Text ▸
Not every use of social listening to engage with consumers has to be all warm and fuzzy. Sometimes, it can be in defense of those under attack on social media. Back in 2015, Cambell’s (the soup company) aired a heavily-publicized advertisement on television depicting two dads lovingly feeding their child some Campbell’s Chicken Noodle Soup. The backlash was big, but the love and praise were bigger, and Campbell’s stood by their ad with a humorous but well-meaning series of Facebook responses to people claiming they’d boycott Campbell’s.
Screenshot Image Source: huffpost.com
By standing up to the negative comments of someone disapproving of their support for LGBTQ+ consumers, they immediately labeled their brand as standing for something and standing for good is always good, especially for corporations that mean what they say.
So you know what social listening is, and you know now why you need it, but don’t forget that social listening is important for another reason, and that’s to help you develop content specifically for your target audience; content is king!

Task directions ▸ Continue the piece on social listening from the point where it stops.

Dataset excerpt ▸
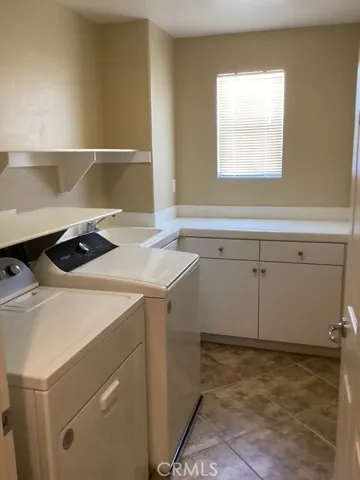 5819 W Avenue K9, Lancaster, California 93536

Task output ▸
Let it not be understated how important it is to utilize social listening as a focusing lens for your digital content strategies, taking the tool and letting you shift from listening to sharing. Content can come in many forms, whether it is:
To curate your content, you’ll need to focus on a few key elements of social listening. These include:
Emotional sentiments
Trend tracking
Conversation monitoring
The first will give you a basis for what – at the time of developing your content early on – to use as influence and what to avoid as material. The second will keep your team abreast of what is trending at the time and what sorts of cultural norms, ideas, and fads are influencing the general psychology of the online community. Lastly, the third will allow you to read posts and glean insights from the direct conversations people are having on social media, thus offering you a window into their mind space and a world of preferences.
Once you’ve created content and shared it with your key consumer base, then your job becomes managing the feedback you get from such responses and tweaking it in the coming days, weeks, and months in order to guarantee a successful content campaign.
Creation: 1998
Company size: 200+
Customer Service: Yes
Prices: Subscription
Services offered: Brand reputation, Competitive Intelligence, Industry Benchmark, Consumer Insights, Influencer Identification, Trend Detection, Campaign Analysis, API Integrations, Analysis of Owned and Earned Media, Unlimited Custom Dashboards, Report Generation, Automatic Alerts, Mulit-language Support, Sentiment Analysis, Historical Search Data, Advanced Security, Insights Lab, and Consulting Services.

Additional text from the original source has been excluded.